Ja też się wystraszyłam. Ten sam znajomy, lepki strach ścisnął mi gardło. Zaciśnięta torebka w dłoniach, walczyłam z paniką. W głowie kręciła się myśl:

Znowu mnie okradają Dlaczego ja? Boże, pomóż!

Przypomniałam sobie tamtą noc, ciosy, wulgaryzmy, bezradność I nagle wściekłam się. Na siebie, na biernych pasażerów, na tych małych bandziorów.

W trudnych sytuacjach zawsze pomagały mi cukierki. Kilka kostek i rozwiązanie przychodzi samo.

Tym razem też sięgnęłam do torebki, ale natknęłam się na paralizator.

Nie wiem, co mnie wtedy podkusiło. Włączyłam go i gdy bandyta stanął przede mną, uderzyłam go w brzuch, prosto w splot słoneczny, pod głupi nadruk na koszulce.

Rycząc, upadł, drgając. Nikt nie zrozumiał, co się stało. gwałtownie schowałam paralizator, udając przestraszoną. Tylko sąsiad lekko kaszlnął, ukrywając uśmiech.

Drugi bandyta podbiegł do kolegi dostał porażenie w szyję.

Kierowca, szybki jak błyskawica, zatrzymał autobus i obezwładnił trzeciego. Pasażerowie pomogli ich związać.

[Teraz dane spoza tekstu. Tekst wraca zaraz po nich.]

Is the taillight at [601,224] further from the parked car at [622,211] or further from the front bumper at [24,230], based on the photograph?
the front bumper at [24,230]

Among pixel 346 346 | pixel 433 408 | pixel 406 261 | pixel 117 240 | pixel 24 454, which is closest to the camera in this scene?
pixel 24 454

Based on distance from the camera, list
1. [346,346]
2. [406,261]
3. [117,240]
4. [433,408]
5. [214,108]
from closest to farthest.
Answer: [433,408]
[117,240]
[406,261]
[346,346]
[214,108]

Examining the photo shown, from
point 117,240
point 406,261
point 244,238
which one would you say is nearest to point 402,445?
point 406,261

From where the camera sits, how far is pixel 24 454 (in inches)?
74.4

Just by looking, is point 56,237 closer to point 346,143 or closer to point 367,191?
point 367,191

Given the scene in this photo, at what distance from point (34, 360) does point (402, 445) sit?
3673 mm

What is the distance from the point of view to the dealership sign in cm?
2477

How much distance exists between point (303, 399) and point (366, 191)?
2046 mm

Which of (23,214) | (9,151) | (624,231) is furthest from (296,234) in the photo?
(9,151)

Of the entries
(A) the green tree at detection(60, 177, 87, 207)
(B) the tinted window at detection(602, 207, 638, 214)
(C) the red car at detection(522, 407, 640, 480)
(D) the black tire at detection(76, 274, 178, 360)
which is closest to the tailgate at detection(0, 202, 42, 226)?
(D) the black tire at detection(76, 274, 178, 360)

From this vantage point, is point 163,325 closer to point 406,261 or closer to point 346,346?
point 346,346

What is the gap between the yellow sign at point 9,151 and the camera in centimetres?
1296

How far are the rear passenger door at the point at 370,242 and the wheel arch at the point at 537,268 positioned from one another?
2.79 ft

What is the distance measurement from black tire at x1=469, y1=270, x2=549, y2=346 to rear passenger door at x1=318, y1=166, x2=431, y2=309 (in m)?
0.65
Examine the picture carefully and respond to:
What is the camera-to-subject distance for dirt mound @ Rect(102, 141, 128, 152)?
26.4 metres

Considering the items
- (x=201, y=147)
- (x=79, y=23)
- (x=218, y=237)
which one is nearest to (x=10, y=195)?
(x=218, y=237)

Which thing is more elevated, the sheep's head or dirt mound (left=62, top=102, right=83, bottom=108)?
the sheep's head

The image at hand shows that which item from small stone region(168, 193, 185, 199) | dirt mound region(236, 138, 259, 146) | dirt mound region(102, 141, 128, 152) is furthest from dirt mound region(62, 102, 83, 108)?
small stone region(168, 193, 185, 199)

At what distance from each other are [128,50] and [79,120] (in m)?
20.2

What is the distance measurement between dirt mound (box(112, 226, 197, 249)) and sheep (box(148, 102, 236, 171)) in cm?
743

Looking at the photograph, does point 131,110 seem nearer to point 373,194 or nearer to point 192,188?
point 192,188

Policja nie mogła uwierzyć, iż schwytaniem przestępców zajęła się pulchna kobieta w kwiecistej bluzce i śmiesznych kokardach.

W pracy nie wspomniałam ani słowem o zdarzeniu. Tylko nagle zauważyłam, iż z serca zniknął ten stary strach. Po raz pierwszy od lat spokojnie szłam ciemną ulicą.

Dostałam nagrodę za zatrzymanie niebezpiecznych przestępców ku zaskoczeniu wszystkich w sklepie.

Kapitan policji, który wręczał mi dyplom, długo trzymał moją dłoń, patrząc w niebieskie, zmysłowe oczy. I wiecie, co ciekawe? Wcale nie zwrócił uwagi na moje krzykliwe ubranie czy pierścionki. Widział po prostu kobietę.